Sebagai anggota Partai Sosialis Indonesia, Sutan Takdir menjadi anggota parlemen (1945-1949), anggota Komite Nasional Indonesia, dan anggota Konstituante (1950-1960). Selain itu, ia menjadi anggota Societe de linguitique de Paris (sejak 1951), anggota Commite of Directors of the International Federation of Philosophical Sociaties (1954-1959), anggota Board of Directors of the Study Mankind, AS (sejak 1968), anggota World Futures Studies Federation, Roma (sejak

1974), dan anggota kehormatan Koninklijk Institute voor Taal, Land en Volkenkunde, Belanda (sejak 1976). Dia juga pernah menjadi Rektor Universitas Nasional, Jakarta, Ketua Akademi Jakarta (1970-1994), dan pemimpin umum majalah Ilmu dan Budaya (1979-1994), dan Direktur Balai Seni Toyabungkah, Bali (-1994).

Sutan Takdir merupakan tokoh terkemuka dalam sejarah kesusastraan dan pemikiran kebudayaan di Indonesia. Dia banyak menulis puisi, novel, esai-esai sastra, bahasa serta tulisan ilmiah mengenai filsafat, ilmu-ilmu sosial dan kemanusiaan. Dia juga menaruh minat pada sejarah intelektual Islam, khususnya pemikiran Ibn Rusyd dan menjelang akhir hayatnya kepada Muhammad Iqbal.

Kiprahnya di dunia sastra dimulai dengan tulisannya Tak Putus Dirundung Malang (1929). Disusul dengan karyanya yang lain, yaitu Diam Tak Kunjung padam (1932), Layar Terkembang 1936, Anak Perawan di Sarang Penyamun (1941l), Grotta Azzura (1970), Tebaran Mega, Kalah dan Menang (1978), Puisi Lama (1941), dan puisi Baru (1946).

Dalam novel Layar Terkembang yang sudah beberapa kali di cetak ulang STA merenuangkan gagasannya dalam memajukan masyarakat, terutama gagasan memajukan peranan kaum wanita melalui tokoh Tuti sebagai wanita Indonesia yang berpikiran maju yang aktif dalam pergerakan wanita.

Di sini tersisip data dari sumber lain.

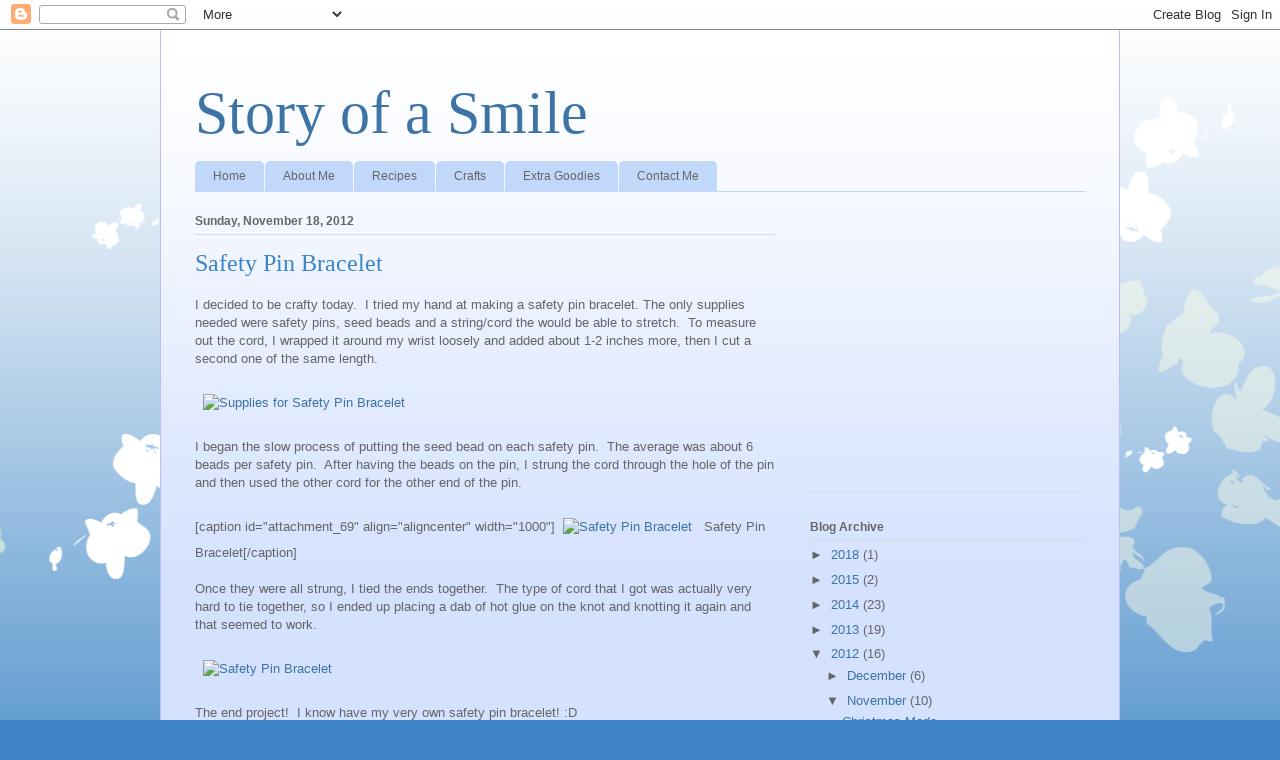

--- FILE ---
content_type: text/html; charset=utf-8
request_url: https://www.google.com/recaptcha/api2/aframe
body_size: 268
content:
<!DOCTYPE HTML><html><head><meta http-equiv="content-type" content="text/html; charset=UTF-8"></head><body><script nonce="F6tQYOxO8l9kZvOROCshww">/** Anti-fraud and anti-abuse applications only. See google.com/recaptcha */ try{var clients={'sodar':'https://pagead2.googlesyndication.com/pagead/sodar?'};window.addEventListener("message",function(a){try{if(a.source===window.parent){var b=JSON.parse(a.data);var c=clients[b['id']];if(c){var d=document.createElement('img');d.src=c+b['params']+'&rc='+(localStorage.getItem("rc::a")?sessionStorage.getItem("rc::b"):"");window.document.body.appendChild(d);sessionStorage.setItem("rc::e",parseInt(sessionStorage.getItem("rc::e")||0)+1);localStorage.setItem("rc::h",'1768785136966');}}}catch(b){}});window.parent.postMessage("_grecaptcha_ready", "*");}catch(b){}</script></body></html>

Diantara Karya-karyanya: Tak Putus Dirundung Malang (novel, 1929) Dian Tak Kunjung Padam (novel, 1932) Tebaran Mega (kumpulan sajak, 1935) Tatabahasa Baru Bahasa Indonesia (1936) Layar Terkembang (novel, 1936) Anak Perawan di Sarang Penyamun (novel, 1940) Puisi Lama (bunga rampai, 1941) Puisi Baru (bunga rampai, 1946) Pelangi (bunga rampai, 1946) Pembimbing ke Filsafat (1946) Dari Perjuangan dan Pertumbuhan Bahasa Indonesia (1957) The Indonesian language and literature (1962) Revolusi Masyarakat dan Kebudayaan di Indonesia (1966) Kebangkitan Puisi Baru Indonesia (kumpulan esai, 1969) Grotta Azzura (novel tiga jilid, 1970 & 1971)

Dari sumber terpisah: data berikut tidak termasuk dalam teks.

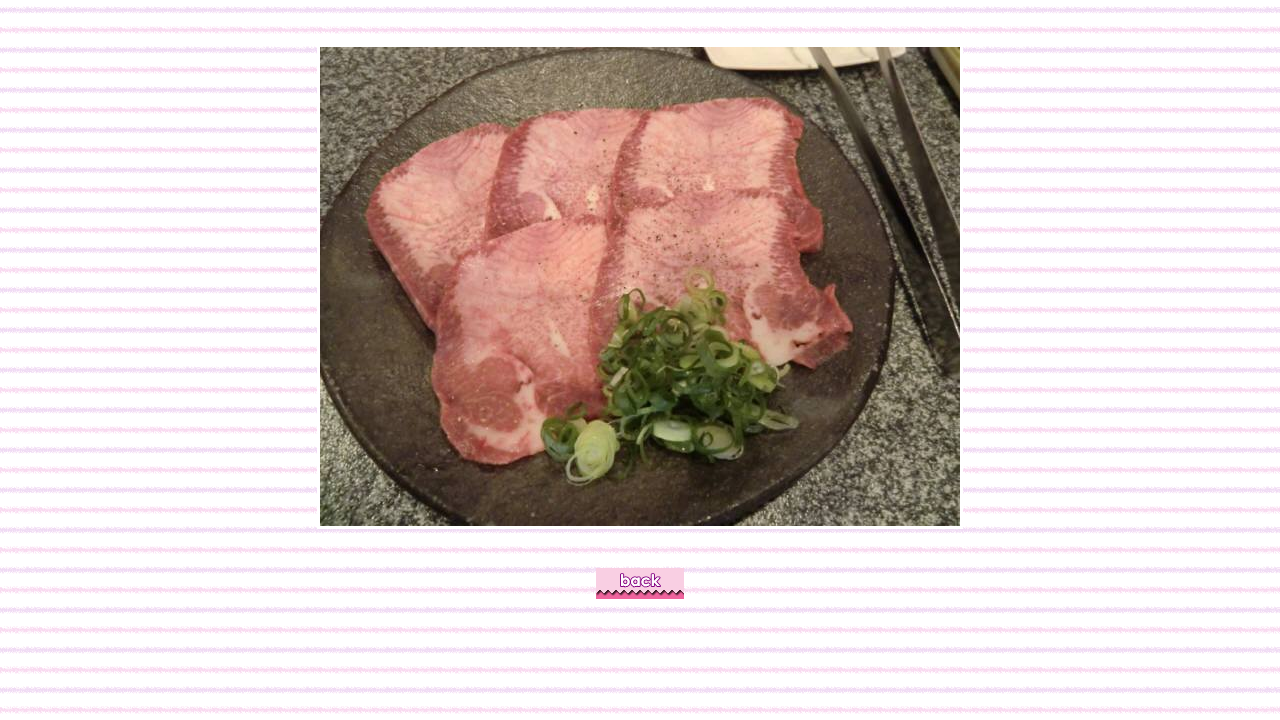

--- FILE ---
content_type: text/html
request_url: http://contrail0310.info/2014.9%20oosaka-kyoto/kitayama-4.html
body_size: 766
content:
<!DOCTYPE HTML PUBLIC "-//W3C//DTD HTML 4.01 Transitional//EN">
<HTML>
<HEAD>
<META http-equiv="Content-Type" content="text/html; charset=Shift_JIS">
<META name="GENERATOR" content="IBM WebSphere Studio Homepage Builder Version 13.0.6.0 for Windows">
<META http-equiv="Content-Style-Type" content="text/css">
<TITLE>焼肉 北山-4</TITLE>
</HEAD>
<BODY background="kabegami.gif">
<CENTER><br>
<br>
<table bgcolor="#ffffff">
  <TBODY>
    <TR>
<td bgcolor="#ffffff" width="601"><IMG src="kitayama-4b.jpg" width="640" height="479" border="0"></td>
</TR>
  </TBODY>
</table>
<BR>
<BR>
<TABLE>
  <TBODY>
    <TR>
      <TD><A href="kitayama.html#kitayama-4"><IMG src="back.gif" width="88" height="31" border="0"></A></TD>
</TR>
  </TBODY>
</TABLE>
</CENTER>
</BODY>
</HTML>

Values as integrating vorces in personality, society and culture (1974) The failure of modern linguistics (1976) Perjuangan dan Tanggung Jawab dalam Kesusastraan (kumpulan esai, 1977) Dari Perjuangan dan Pertumbuhan Bahasa Indonesia dan Bahasa Malaysia sebagai Bahasa Modern (kumpulan esai, 1977) Perkembangan Sejarah Kebudayaan Indonesia Dilihat dari Segi Nilai-Nilai (1977) Lagu Pemacu Ombak (kumpulan sajak, 1978) Amir Hamzah Penyair Besar antara Dua Zaman dan Uraian Nyanyian Sunyi (1978) Kalah dan Menang (novel, 1978) Menuju Seni Lukis Lebih Berisi dan Bertanggung Jawab (1982) Kelakuan Manusia di Tengah-Tengah Alam Semesta (1982) Sociocultural creativity in the converging and restructuring process of the emerging world (1983) Kebangkitan: Suatu Drama Mitos tentang Bangkitnya Dunia Baru (drama bersajak, 1984) Perempuan di Persimpangan Zaman (kumpulan sajak, 1985) Seni dan Sastra di Tengah-Tengah Pergolakan Masyarakat dan Kebudayaan (1985) Sajak-Sajak dan Renungan (1987).